Coal Worker’s Pneumoconiosis

Worldwide dust reduction in coal mines has greatly reduced the incidence of coal dust–induced disease. The spectrum of lung findings in coal workers is wide, ranging from asymptomatic anthracosis, in which pigment accumulates without a perceptible cellular reaction, to simple coal worker’s pneumoconiosis(CWP), in which accumulations of macrophages occur with little to no pulmonary dysfunction, tocomplicated CWP or progressive massive fibrosis (PMF), in which fibrosis is extensive and lung function is compromised (Table 12–4). Although statistics vary, it seems that less than 10% of cases of simple CWP progress to PMF. Of note PMF is a generic term that applies to a confluent fibrosing reaction in the lung; this can be a complication of any one of the pneumoconioses discussed here.
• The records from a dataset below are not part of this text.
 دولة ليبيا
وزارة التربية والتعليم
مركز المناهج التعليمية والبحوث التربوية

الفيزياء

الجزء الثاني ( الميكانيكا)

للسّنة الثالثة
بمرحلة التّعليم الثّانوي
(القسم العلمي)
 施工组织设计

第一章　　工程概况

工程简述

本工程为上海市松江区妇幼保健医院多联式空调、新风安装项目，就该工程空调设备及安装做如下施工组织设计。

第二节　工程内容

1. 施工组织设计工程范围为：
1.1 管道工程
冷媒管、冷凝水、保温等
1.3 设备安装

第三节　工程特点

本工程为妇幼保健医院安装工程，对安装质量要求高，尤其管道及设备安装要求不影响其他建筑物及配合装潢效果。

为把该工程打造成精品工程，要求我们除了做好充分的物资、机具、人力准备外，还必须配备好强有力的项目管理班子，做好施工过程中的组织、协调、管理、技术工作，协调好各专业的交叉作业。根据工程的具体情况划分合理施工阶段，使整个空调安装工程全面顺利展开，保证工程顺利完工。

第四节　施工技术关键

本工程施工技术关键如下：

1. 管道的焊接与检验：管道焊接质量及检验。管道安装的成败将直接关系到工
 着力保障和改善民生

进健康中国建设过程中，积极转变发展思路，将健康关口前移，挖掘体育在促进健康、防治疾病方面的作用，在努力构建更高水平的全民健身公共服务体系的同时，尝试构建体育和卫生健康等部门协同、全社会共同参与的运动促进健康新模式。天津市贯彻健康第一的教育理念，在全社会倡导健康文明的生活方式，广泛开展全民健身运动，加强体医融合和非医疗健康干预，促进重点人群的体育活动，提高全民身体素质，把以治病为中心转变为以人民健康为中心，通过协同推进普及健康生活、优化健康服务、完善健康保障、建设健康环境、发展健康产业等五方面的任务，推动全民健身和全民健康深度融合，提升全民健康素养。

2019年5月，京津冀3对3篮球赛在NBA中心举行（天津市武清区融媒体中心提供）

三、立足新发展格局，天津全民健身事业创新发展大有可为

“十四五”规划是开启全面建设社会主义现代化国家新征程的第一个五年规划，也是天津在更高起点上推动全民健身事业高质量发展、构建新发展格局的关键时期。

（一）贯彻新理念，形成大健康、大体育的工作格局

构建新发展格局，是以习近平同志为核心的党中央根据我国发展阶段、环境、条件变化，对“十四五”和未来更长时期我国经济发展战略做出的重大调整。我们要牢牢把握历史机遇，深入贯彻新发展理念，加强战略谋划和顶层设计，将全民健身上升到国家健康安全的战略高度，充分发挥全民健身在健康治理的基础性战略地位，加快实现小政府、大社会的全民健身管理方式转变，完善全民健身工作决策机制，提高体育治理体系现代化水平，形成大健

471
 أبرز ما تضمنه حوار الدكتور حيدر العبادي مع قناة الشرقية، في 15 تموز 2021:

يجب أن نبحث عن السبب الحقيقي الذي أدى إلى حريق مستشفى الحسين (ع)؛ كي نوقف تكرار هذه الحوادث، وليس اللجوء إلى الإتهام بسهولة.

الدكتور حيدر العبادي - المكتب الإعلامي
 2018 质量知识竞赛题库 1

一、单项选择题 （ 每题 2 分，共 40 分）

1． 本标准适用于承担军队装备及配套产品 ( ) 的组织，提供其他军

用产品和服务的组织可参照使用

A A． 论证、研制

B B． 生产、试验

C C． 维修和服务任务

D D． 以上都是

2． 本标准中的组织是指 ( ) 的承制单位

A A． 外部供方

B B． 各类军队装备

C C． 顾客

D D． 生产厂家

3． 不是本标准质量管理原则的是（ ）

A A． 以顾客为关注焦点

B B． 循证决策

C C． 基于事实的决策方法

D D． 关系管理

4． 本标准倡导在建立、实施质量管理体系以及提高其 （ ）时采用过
Although coal is mainly carbon, coal mine dust contains a variety of trace metals, inorganic minerals, and crystalline silica. The ratio of carbon to contaminating chemicals and minerals (“coal rank”) increases from bituminous to anthracite coal; in general, anthracite mining has been associated with a higher risk of CWP.

MORPHOLOGY

Pulmonary anthracosis is the most innocuous coal-induced pulmonary lesion in coal miners and also is commonly seen in all urban dwellers and tobacco smokers. Inhaled carbon pigment is engulfed by alveolar or interstitial macrophages, which then accumulate in the connective tissue along the lymphatics, including the pleural lymphatics, or in lymph nodes.

Figure 12–18 Progressive massive fibrosis in a coal worker. Large…

Simple CWP is characterized by coal macules and the somewhat larger coal nodule. The coal macule consists of dust-laden macrophages; in addition, the nodule contains small amounts of collagen fibers arrayed in a delicate network. Although these lesions are scattered throughout the lung, the upper lobes and upper zones of the lower lobes are more heavily involved. In due course, centrilobular emphysema can occur. Functionally significant emphysema is more common in the United Kingdom and Europe, probably because the coal rank is higher than in the United States.

Complicated CWP (PMF) occurs on a background of simple CWP by coalescence of coal nodules and generally requires many years to develop. It is characterized by usually multiple, intensely blackened scars larger than 2 cm, sometimes up to 10 cm in greatest diameter. On microscopic examination the lesions are seen to consist of dense collagen and pigment (Fig. 12–18).